Senior DevSecOps Engineer (Cybersecurity)

TL;DR

Senior DevSecOps Engineer (Cybersecurity): Responsible for embedding automated security controls and guardrails into CI/CD pipelines, cloud platforms, and developer workflows with an accent on automation, low-friction developer experience, and high-quality security feedback loops. Focus on building and operating internal security tooling, integrating security checks, and implementing policy-as-code guardrails.

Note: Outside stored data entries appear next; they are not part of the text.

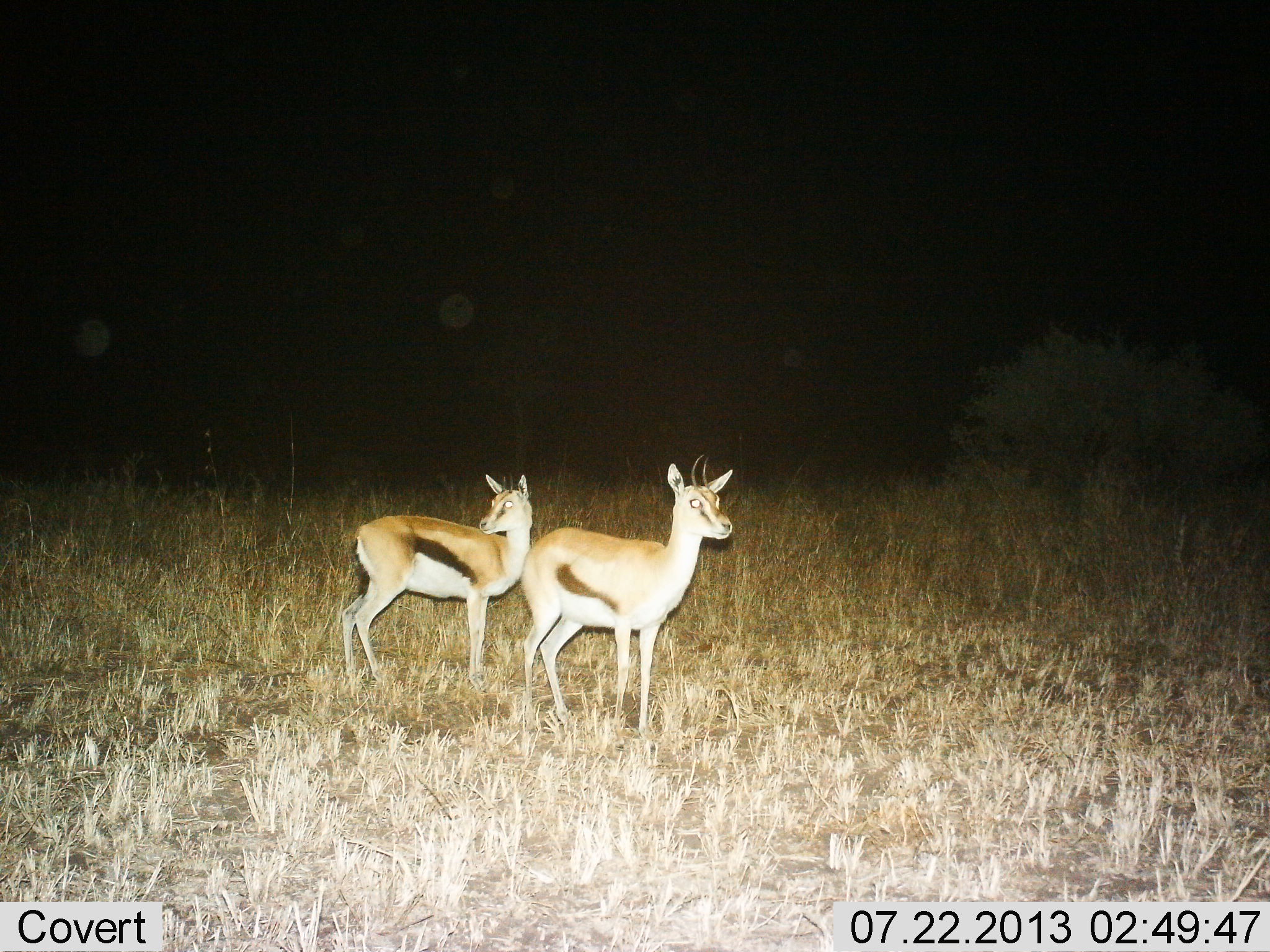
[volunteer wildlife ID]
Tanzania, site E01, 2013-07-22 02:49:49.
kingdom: Animalia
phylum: Chordata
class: Mammalia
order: Artiodactyla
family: Bovidae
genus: Eudorcas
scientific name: Eudorcas thomsonii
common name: thomson's gazelle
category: gazellethomsons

Location: London, UK (Onsite)

Company

hirify.global is a payment and software service provider, headquartered in London, serving small, local businesses across Europe.

What you will do

• Integrate and maintain security checks (SAST, DAST, SCA, secrets scanning) into CI/CD pipelines.
• Design, build, and operate internal security services, APIs, CLIs, and automation workflows.
• Implement and maintain policy-as-code guardrails for IaC, Kubernetes, and cloud configurations.
• Support vulnerability scanning platforms and security telemetry pipelines.
• Champion secure engineering practices and drive enablement activities across the organization.
• Leverage automation and AI to reduce manual toil and enrich security findings.

Requirements

• 5+ years in security engineering, DevSecOps, or platform engineering with significant security integration experience.
• Hands-on experience embedding security into CI/CD (SAST/DAST/SCA, container scanning, secrets detection).
• Proficiency with CI/CD platforms (e.g., GitHub Actions, GitLab CI, Jenkins) and IaC (e.g., Terraform).
• Strong software engineering and automation skills (Python, Go, Bash, or similar).
• Deep cloud-native experience (AWS preferred), including IAM, networking, and logging.
• Experience designing and implementing policy-as-code and security guardrails.

Nice to have

• Experience in fintech or regulated environments.
• Familiarity with WAF/DDoS tools, Zero Trust, and vulnerability management programmes.
• Exposure to SOAR or security automation platforms.
• Relevant certifications (AWS Security, Kubernetes Security, GIAC, CISSP, etc.).

Culture & Benefits

• High-energy and connected culture with continuous learning opportunities.
• Supportive community proud to serve the mission of helping small businesses.
• Comprehensive benefits package.
• Commitment to extreme ownership and pragmatic, delivery-aware approach.
• Low-ego, collaborative, and impact-driven work environment.
• AI-first mindset, actively using automation and AI to improve security.